Summarization

Overview

The term Summarization refers to aggregating identification features and quantitative values as data move from one hierarchical level to the next (i.e., PSM/precursor -> peptide -> protein).

Summarization functions are provided as to_* methods, such as to_peptide, to_protein, and to_ptm.

The Summarization process generally involves:

Feature selection
Selecting features to include in the aggregation based on criteria such as peptide type (unique/shared), precursor isolation purity, or abundance.
Intensity aggregation
Aggregation of quantification values using methods like median, mean, or sum.
Computing identification confidence scores (PEP, q-value) at the new level when possible.
Calculating PEP and q-values for the aggregated features using appropriate methods.

`to_peptide()`

to_peptide() function takes:

MuData containing psm level modality

and returns

MuData with peptide level modality

This step aggregates PSMs and their quantification values by peptide (non-redundant modified peptide). Peptide-level PEP is calculated with best_pep method by default and peptide-level q-values are computed using a conservative approach when decoy information is available.

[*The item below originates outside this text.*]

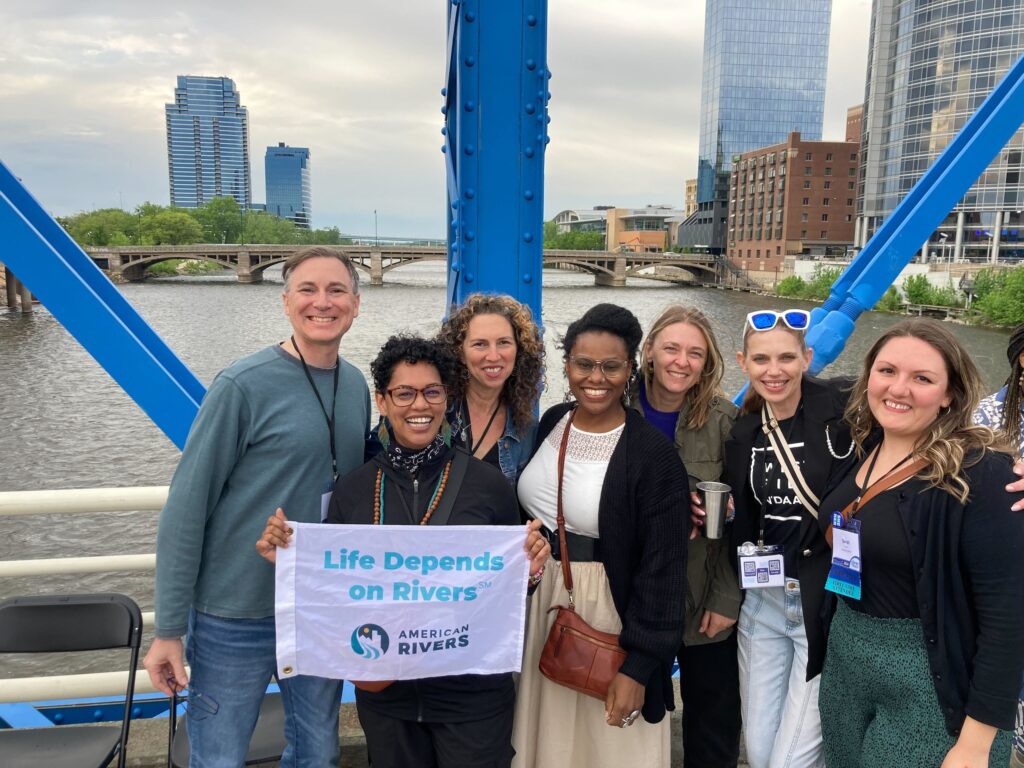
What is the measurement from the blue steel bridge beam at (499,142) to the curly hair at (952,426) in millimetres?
1336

For quantification aggregation, the default method is median, and an optional top_n argument can be used to restrict aggregation using top N (e.g., top 3) features within each peptide. Feature ranking is based on median_intensity unless specified otherwise.

In TMT studies, PSMs with low precursor isolation purity may be excluded prior to quantification aggregation to remove spectra with low quantitative accuracy. Precursor isolation purity should be computed with mm.pp.compute_precursor_isolation_purity() before calling to_peptide(). A purity_threshold (commonly 0.7) can be applied during aggregation.

Note that filtering by top_n or purity_threshold affects quantification aggregation only and does not modify identification feature aggregation.

mdata = mm.pp.to_peptide(
    mdata,
    agg_method="median",            # default
    purity_threshold=0.7,           # for tmt data
    top_n=None,                     # default
    rank_method="median_intensity",  # default
    )

`to_protein()`

to_protein() function takes:

MuData containing peptide modality with inferred protein_group and peptide_type

and returns:

MuData with protein level modality

Protein-level summarization requires the protein_group and peptide_type columns, which are generated by mm.pp.infer_protein() from peptide-level data. Details are provided in the Protein Inference section. Briefly:

protein_group contains the inferred proteins for each peptide.
peptide_type indicates whether a peptide is "unique" or "shared".

Only "unique" peptides are used for protein group intensity aggregation; "shared" peptides are excluded.

As in peptide-level aggregation, protein group level PEP and q-value are computed when possible.

The default settings use top_n=3 with ranking by median_intensity, so only the top three peptides per protein group contribute to quantification.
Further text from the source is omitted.